En 2016, Pit Hentgen a quitté son poste de directeur général de Lalux pour se concentrer sur la présidence du conseil d’administration. Mais il n’a pas quitté les affaires pour autant. Il reste à la tête de la Compagnie Financière La Luxembourgeoise, l’actionnaire historique de la compagnie d’assurances, qui investit aussi dans d’autres projets.
Il est cette année à la sixième place d’un classement dans lequel il fait figure d’habitué. Il fait d’ailleurs partie des rares décideurs à avoir figuré trois fois au top 10 (2006, 2014 et 2018). «C’est probablement lié à la société que je représente, un des derniers groupes avec d’importants capitaux luxembourgeois», admet-il avec une certaine humilité.
Mais pour se présenter, l’homme énumère une liste de mandats quasi interminable, qui ne laisse aucun doute sur son influence. «Vu mes fonctions dans une société comme Lalux, qui est respectée sur la Place, j’ai été considéré comme quelqu’un de méritant et on m’a proposé des sièges dans certains conseils d’administration.»
De l’influence, pas de pouvoir
Pour Pit Hentgen, l’influence n’est pas naturelle, elle s’exerce dans l’intention d’atteindre un but. «Avoir de l’influence, c’est pouvoir accéder aux personnes qui ont de l’expertise, qui prennent part aux processus décisionnels et qui ont besoin d’informations suffisantes afin d’atteindre leurs objectifs.» En tant que responsable d’une grande entreprise, il admet apprécier l’avant et l’après dans les réunions officielles ou les conseils, qui lui prennent désormais l’essentiel de son temps. «C’est toujours un temps productif et intéressant.»
La situation du Luxembourg est évidemment particulière et favorise les connexions entre décideurs politiques ou économiques. «Parfois, nous nous connaissons depuis le lycée ou l’université. Le Luxembourg, en tant que ville-État, rend les choses plus faciles grâce à la proximité. Les informations utiles sont faciles à obtenir et les gens vous écoutent.»
L’influence est plus importante que le pouvoir.
Pit Hentgen, président et directeur général du groupe d’assurance Lalux
Même si Pit Hentgen apprécie cette influence qu’il peut avoir sur le cours des affaires, il ne revendique pas de pouvoir. «L’influence est plus importante que le pouvoir. Le fait que ma parole ait pu prendre plus de poids avec le temps convient mieux à ma personnalité.» Président de la société Lafayette qui gère le patrimoine de l’archevêché, il est aussi proche de la direction du groupe média Saint-Paul, également détenu par l’archevêché. Sans cacher non plus son soutien au CSV.

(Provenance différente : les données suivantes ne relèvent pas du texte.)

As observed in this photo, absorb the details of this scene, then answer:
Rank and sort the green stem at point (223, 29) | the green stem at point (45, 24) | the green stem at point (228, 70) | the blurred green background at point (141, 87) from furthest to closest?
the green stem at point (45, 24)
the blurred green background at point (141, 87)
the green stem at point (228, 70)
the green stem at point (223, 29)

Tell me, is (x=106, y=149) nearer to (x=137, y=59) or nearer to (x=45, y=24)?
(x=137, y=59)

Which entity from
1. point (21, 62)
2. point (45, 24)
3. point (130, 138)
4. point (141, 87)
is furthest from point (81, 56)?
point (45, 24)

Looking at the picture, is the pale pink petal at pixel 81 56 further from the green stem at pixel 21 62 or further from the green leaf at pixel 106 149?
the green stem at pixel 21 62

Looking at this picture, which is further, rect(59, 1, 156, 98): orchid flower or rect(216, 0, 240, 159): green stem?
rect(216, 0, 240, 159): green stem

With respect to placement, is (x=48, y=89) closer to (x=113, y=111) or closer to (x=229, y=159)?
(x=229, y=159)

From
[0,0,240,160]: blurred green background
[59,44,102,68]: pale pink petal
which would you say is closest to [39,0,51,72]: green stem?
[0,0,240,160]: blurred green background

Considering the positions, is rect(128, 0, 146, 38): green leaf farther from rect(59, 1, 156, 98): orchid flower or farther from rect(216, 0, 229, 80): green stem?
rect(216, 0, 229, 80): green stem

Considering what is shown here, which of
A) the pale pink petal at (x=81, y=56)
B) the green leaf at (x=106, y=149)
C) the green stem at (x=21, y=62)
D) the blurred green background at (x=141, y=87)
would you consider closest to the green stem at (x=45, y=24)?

Agir sur le cours des choses est un objectif que Pit Hentgen revendique également pour la Compagnie Financière La Luxembourgeoise. «Nous avons une attitude citoyenne, nous replaçons toujours nos intérêts par rapport au contexte luxembourgeois. Nous ne voulons pas aller contre les intérêts de la société dans laquelle nous évoluons.»
Des valeurs héritées de son grand-père, Aloyse Hentgen, son père, Robert, et son oncle, Jules Pauly, les pères du groupe familial fondé en pleine reconstruction du pays en 1920, après la Première Guerre mondiale, avec le concours de l’État. Il partage d’ailleurs les commandes avec son cousin François Pauly, l’ancien patron de la Bil.
Confiant pour l’avenir du pays, il estime pourtant que le Luxembourg ne va pas pouvoir continuer à afficher éternellement des croissances insolentes par rapport à ses voisins, bien qu’elles soient nécessaires au maintien des prestations sociales. La concurrence et les jalousies mettent le pays sous pression et risquent de lui faire perdre peu à peu ses avantages. «L’industrie des fonds, qui a pris le relais de la banque privée, est très solide. Les prochaines attaques la viseront. D’autres grandes Places nous envient et vont tenter de nous prendre du business.»